--- Job 1 ---
Can you reproduce the email from "well, DIS is" up to and including "be one second.", substituting "broadcast segment" for each "LAN"?
--- Job 2 ---
Which header fields in the email have names that begin with "List-"?

--- Text block ---
Archived-At: <https://mailarchive.ietf.org/arch/msg/lsr/AXCau5DLlAkZnm3pGeec2KsZPcE>
Subject: Re: [Lsr] Questions on draft-white-lsr-distoptflood
X-BeenThere: lsr@ietf.org
X-Mailman-Version: 2.1.39
Precedence: list
List-Id: Link State Routing Working Group <lsr.ietf.org>
List-Unsubscribe: <https://www.ietf.org/mailman/options/lsr>, <mailto:lsr-request@ietf.org?subject=unsubscribe>
List-Archive: <https://mailarchive.ietf.org/arch/browse/lsr/>
List-Post: <mailto:lsr@ietf.org>
List-Help: <mailto:lsr-request@ietf.org?subject=help>
List-Subscribe: <https://www.ietf.org/mailman/listinfo/lsr>, <mailto:lsr-request@ietf.org?subject=subscribe>
X-List-Received-Date: Mon, 28 Nov 2022 18:27:59 -0000

On Mon, Nov 28, 2022 at 9:39 AM Les Ginsberg (ginsberg) <ginsberg@cisco.com>
wrote:

> Tony –
>
>
>
> In the interest of brevity, I am not going to respond in detail to each of
> your points. My reply focuses on two things.
>

okey, thanks, point 1) answered in other meail.

>
> ...
>
>
>
> The mechanisms proposed in draft-ietf-lsr-dynamic-flooding are analogous
> to what is used for DIS election and (more recently) for selecting the
> winning FAD for a given flex-algo. Given the significant deployment of
> flex-algo and the long history of DIS election, I am surprised at the
> degree of concern you have for the use of these mechanisms.
>

well, DIS is on a single LAN, not network wide so you can break a single
LAN.  I stay out the FAD discussion given how fresh the stuff is ;-) Plus,
a broken FAD would break a FAD (or in other one topology flavor/parts of
network AFAIR), a broken flood reduction would brck the whole network.


>
>
> 2)Regarding the use of PSNPs…you propose to send a PSNP (once apparently)
> which has the LSP entries for all the LSPs which you chose NOT to flood to
> a given node (minus any LSPs for which you may have received an explicit
> ack) in the most recent time interval - suggested to be one second.

--- Recorded information ---
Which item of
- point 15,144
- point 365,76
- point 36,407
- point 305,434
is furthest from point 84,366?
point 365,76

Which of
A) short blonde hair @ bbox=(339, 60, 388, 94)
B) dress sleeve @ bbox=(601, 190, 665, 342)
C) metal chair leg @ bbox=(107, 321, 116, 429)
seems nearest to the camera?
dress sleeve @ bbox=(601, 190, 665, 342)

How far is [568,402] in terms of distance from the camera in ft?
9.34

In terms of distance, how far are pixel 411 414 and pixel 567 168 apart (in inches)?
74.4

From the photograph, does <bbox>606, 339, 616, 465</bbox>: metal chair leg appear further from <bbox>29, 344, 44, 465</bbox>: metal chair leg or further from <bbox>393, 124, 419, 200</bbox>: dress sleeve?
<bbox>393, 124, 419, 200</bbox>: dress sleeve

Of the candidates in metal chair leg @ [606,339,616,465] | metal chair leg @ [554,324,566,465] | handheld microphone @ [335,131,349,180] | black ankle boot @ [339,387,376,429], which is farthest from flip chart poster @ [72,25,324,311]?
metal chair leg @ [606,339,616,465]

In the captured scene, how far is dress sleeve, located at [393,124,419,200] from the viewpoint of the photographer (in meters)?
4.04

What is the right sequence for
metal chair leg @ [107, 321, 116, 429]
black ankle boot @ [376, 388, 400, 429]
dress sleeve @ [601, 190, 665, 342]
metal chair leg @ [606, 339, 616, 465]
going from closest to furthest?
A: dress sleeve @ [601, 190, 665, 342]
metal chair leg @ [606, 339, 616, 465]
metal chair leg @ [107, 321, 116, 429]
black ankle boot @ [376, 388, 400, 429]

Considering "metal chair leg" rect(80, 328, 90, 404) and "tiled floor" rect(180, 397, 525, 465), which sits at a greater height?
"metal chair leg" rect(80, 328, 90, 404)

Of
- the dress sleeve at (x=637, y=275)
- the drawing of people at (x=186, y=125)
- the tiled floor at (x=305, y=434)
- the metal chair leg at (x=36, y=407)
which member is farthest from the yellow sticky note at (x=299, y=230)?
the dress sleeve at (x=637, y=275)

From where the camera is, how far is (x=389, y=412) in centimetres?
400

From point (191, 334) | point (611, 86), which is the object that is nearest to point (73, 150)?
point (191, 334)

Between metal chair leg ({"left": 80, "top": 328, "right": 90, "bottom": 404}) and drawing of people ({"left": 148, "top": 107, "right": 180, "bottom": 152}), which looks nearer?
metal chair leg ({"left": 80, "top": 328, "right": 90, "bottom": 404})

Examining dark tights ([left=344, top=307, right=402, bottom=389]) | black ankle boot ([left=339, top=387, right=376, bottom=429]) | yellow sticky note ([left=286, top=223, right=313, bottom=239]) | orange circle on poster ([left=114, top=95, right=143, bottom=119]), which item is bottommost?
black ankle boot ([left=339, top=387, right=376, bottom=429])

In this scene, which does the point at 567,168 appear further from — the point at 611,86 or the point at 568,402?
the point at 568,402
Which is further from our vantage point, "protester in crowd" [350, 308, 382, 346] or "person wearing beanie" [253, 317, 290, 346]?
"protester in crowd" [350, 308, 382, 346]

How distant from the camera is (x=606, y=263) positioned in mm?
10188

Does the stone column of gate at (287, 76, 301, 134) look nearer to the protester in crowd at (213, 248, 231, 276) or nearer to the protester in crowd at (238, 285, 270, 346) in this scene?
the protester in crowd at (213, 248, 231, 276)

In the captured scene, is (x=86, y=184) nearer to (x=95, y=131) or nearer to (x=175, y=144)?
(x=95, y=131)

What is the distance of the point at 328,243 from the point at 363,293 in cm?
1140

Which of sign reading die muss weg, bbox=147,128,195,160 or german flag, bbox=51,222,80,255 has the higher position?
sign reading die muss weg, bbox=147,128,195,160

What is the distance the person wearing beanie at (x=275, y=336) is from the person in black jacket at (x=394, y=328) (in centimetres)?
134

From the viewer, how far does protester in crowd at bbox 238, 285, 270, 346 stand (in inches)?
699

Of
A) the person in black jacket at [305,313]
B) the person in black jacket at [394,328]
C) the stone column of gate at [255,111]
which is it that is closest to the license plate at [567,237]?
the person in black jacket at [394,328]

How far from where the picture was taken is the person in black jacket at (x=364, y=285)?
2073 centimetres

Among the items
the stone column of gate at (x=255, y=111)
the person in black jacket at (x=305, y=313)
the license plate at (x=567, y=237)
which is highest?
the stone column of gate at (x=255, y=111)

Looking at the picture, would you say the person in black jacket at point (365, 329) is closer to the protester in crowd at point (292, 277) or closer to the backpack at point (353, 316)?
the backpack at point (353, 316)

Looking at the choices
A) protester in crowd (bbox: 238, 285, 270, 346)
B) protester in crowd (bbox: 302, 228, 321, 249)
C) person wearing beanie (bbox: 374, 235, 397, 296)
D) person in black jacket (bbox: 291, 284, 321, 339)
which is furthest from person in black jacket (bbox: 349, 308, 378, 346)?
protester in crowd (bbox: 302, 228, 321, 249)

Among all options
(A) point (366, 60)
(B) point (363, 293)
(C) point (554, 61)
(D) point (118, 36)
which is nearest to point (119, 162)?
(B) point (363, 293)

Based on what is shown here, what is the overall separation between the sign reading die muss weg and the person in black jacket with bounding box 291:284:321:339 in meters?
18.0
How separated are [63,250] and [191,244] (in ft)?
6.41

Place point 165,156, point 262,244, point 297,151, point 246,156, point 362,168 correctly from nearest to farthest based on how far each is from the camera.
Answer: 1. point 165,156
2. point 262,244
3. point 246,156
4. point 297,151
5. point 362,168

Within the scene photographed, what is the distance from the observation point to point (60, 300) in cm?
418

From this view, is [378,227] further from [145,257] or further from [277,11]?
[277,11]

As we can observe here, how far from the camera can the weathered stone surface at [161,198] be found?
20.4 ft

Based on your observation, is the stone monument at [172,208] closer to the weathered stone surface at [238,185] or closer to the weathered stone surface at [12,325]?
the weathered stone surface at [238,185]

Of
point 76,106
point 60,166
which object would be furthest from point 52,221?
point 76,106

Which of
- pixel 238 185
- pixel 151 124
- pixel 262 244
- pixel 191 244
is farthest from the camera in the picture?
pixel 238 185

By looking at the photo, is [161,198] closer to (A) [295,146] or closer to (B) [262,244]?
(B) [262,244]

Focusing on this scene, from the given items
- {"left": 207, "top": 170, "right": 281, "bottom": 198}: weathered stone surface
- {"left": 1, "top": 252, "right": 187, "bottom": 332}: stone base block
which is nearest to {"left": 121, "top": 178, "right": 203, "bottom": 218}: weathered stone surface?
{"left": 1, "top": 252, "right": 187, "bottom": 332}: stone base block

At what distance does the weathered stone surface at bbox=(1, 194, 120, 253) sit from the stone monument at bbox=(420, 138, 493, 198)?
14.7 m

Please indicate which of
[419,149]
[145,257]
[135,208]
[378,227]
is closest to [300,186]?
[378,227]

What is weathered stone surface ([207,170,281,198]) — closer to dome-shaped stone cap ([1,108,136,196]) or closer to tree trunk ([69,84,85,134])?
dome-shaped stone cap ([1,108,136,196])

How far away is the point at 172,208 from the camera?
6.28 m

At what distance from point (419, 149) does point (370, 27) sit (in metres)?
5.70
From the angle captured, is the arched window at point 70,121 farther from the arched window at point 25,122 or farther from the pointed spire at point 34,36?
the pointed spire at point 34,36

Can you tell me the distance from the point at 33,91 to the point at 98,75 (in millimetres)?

--- Full answer 1 ---
well, DIS is on a single broadcast segment, not network wide so you can break a single
broadcast segment.  I stay out the FAD discussion given how fresh the stuff is ;-) Plus,
a broken FAD would break a FAD (or in other one topology flavor/parts of
network AFAIR), a broken flood reduction would brck the whole network.


>
>
> 2)Regarding the use of PSNPs…you propose to send a PSNP (once apparently)
> which has the LSP entries for all the LSPs which you chose NOT to flood to
> a given node (minus any LSPs for which you may have received an explicit
> ack) in the most recent time interval - suggested to be one second.

--- Full answer 2 ---
List-Id, List-Unsubscribe, List-Archive, List-Post, List-Help, List-Subscribe